Ainda segundo a médica, o período de incubação (tempo entre a infecção e o surgimento das manifestações clínicas) da hanseníase é longo e pode variar de três a sete anos, mas há relatos de períodos ainda maiores. A bactéria Mycobacterium leprae, responsável pela doença, costuma atacar os nervos periféricos e a pele. Entre as pessoas que adoecem, as manifestações clínicas variam muito conforme a resistência imunológica do paciente.
“Pacientes com maior resistência e diagnóstico precoce apresentam poucas lesões cutâneas, nenhum ou poucos nervos acometidos, pouca quantidade de bactérias (carga bacilar) e potencial nulo ou baixíssimo de infectar outras pessoas. Pacientes com menor resistência e diagnóstico mais tardio tendem a apresentar uma maior disseminação das lesões da pele, maior número de nervos atingidos, alta carga bacilar e são fonte potencial de contágio”, explica.
Entre os sintomas estão manchas brancas ou avermelhadas na pele e edema (inchaço) na face e nas orelhas. As manchas se tornam secas e perdem os pelos, mas sua principal característica é apresentarem uma diminuição da sensibilidade ao calor, ao frio e à dor.
Somando o tempo de surgimento das primeiras lesões, que é alto, e a demora dos pacientes em procurar ajuda, já que inicialmente o diagnóstico pode até ser confundido com outras doenças de pele, como micoses, a doença acaba progredindo e aumenta o risco de causar danos neurais, que é totalmente irreversível. Além disso, o médico, ao atender um paciente com hanseníase, muitas vezes nem considera a doença como possibilidade.
Tratando a hanseníase
O tratamento é baseado na carga bacilar do paciente. Durães diz que indivíduos com até cinco lesões fazem tratamento por seis meses utilizando dois antibióticos.

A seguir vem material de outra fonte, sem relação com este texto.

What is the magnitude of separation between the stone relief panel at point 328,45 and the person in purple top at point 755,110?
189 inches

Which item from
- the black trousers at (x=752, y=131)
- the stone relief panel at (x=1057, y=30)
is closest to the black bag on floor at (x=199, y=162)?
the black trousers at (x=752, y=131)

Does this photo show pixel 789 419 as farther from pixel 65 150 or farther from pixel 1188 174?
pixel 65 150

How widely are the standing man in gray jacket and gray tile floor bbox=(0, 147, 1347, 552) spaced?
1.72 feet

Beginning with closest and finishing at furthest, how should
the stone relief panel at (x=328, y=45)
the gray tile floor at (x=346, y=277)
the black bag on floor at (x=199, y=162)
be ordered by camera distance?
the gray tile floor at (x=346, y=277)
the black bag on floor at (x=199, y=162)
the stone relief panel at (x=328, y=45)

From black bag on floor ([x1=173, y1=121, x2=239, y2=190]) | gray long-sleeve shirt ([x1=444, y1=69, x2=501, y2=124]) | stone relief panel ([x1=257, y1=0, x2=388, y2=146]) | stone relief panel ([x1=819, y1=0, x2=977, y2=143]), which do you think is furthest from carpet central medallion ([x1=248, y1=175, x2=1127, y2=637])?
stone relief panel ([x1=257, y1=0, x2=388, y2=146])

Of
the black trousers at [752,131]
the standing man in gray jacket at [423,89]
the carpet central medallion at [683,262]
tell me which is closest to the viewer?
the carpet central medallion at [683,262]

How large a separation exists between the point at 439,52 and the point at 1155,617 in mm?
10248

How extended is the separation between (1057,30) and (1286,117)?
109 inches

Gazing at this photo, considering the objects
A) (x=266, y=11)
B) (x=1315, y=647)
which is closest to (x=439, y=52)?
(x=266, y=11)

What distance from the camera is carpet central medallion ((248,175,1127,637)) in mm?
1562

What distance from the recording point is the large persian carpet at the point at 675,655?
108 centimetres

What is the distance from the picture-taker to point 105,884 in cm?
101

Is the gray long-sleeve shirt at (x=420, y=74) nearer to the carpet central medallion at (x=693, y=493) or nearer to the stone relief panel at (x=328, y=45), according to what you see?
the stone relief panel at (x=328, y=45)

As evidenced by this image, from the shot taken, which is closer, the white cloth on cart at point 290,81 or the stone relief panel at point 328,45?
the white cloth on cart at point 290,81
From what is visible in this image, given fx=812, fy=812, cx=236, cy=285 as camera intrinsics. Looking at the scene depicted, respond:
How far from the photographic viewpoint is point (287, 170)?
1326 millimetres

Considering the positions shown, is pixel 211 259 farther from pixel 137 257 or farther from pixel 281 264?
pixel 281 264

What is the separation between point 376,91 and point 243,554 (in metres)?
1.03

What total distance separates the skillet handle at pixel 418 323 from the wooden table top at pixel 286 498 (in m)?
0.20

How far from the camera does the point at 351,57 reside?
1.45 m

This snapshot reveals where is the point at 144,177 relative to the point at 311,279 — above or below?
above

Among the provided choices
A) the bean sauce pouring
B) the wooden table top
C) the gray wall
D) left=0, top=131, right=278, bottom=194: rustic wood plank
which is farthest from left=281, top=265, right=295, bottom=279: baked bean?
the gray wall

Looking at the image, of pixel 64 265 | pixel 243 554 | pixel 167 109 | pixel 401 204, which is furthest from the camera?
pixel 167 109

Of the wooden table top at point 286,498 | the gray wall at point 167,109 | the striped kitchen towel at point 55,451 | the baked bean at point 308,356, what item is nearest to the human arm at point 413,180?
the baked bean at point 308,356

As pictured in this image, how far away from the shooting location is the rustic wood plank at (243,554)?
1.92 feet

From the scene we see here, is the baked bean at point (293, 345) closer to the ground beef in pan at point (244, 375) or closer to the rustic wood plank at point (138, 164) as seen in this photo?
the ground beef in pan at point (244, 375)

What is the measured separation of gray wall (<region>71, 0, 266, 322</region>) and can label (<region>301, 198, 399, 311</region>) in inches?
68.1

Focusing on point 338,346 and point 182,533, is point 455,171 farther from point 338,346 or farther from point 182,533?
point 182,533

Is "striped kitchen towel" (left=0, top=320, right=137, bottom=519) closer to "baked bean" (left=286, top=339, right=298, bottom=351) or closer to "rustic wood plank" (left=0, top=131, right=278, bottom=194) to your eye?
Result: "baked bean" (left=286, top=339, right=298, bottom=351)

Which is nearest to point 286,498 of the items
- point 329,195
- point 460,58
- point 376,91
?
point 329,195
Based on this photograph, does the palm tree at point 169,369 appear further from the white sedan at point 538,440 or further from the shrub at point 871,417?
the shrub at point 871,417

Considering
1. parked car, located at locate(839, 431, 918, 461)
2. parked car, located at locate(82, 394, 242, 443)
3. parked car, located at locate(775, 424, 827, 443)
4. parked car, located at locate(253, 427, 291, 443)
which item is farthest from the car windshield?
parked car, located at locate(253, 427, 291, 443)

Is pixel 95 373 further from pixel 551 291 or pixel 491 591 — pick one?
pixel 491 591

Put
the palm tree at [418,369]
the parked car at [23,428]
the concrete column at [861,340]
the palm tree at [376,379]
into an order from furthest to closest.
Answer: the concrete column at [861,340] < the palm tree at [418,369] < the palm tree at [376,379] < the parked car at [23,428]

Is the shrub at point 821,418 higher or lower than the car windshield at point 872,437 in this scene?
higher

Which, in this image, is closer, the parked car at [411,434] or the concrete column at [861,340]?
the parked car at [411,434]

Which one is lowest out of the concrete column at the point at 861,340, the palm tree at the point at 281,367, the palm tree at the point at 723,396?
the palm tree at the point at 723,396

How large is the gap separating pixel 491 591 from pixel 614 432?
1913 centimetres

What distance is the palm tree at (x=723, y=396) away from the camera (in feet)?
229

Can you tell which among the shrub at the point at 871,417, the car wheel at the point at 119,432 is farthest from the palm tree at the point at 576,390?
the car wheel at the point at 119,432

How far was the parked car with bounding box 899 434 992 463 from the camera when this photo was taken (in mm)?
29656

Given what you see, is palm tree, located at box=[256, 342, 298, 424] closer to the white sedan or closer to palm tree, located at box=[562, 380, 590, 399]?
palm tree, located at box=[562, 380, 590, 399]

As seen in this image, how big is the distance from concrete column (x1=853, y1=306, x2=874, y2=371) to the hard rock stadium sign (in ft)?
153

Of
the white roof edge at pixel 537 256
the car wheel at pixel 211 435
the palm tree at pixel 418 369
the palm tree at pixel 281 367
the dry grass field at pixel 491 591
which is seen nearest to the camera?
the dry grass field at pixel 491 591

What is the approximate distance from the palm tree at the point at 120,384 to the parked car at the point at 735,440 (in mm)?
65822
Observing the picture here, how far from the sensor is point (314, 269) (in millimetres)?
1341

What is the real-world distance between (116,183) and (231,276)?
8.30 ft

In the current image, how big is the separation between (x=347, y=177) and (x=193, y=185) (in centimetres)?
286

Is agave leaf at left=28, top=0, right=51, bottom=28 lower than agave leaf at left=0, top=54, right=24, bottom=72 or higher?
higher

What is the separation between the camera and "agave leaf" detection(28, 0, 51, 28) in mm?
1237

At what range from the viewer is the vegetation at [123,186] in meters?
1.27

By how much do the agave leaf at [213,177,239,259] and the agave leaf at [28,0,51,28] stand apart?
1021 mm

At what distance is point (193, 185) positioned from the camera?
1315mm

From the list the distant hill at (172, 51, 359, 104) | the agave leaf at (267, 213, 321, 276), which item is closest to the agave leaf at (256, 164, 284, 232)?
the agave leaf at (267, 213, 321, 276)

Pacientes com seis ou mais lesões fazem 12 meses de tratamento utilizando três antibióticos. A boa notícia é que é uma infecção curável e com um evolução muito boa na maior parte dos casos.
“O indivíduo precisa ir até o posto de saúde mais próximo para receber as doses mensais supervisionadas, associadas a doses diárias autoadministradas em sua própria casa. A medicação é geralmente muito bem tolerada, com poucos efeitos colaterais que são monitorados nas consultas mensais com auxílio laboratorial, se necessário. É importante ressaltar que não é necessária nenhuma medida higiênica ou de isolamento domiciliar, como separação de talheres, mudança de quarto, etc. Isso porque após a primeira dose supervisionada o risco de contágio já cai drasticamente”, reforça a médica.
Como é um tratamento relativamente longo, é comum que pacientes o interrompam, o que aumenta ainda a probabilidade de complicações da doença.
“É muito importante que a população seja esclarecida sobre os principais sinais e sintomas da doença e procure assistência médica o mais rápido possível. Também são importantes as capacitações contínuas das equipes de saúde da família e demais profissionais de saúde da atenção básica, para que o o paciente tenha acesso ao diagnóstico precoce. Além destas, são fundamentais outras ações de controle, como o exame dos contactantes (familiares próximos ao paciente) e aplicação da vacina BCG, para melhorar a resposta imunológica dos contatos do paciente e interromper a cadeia de transmissão da doença”, destaca a médica.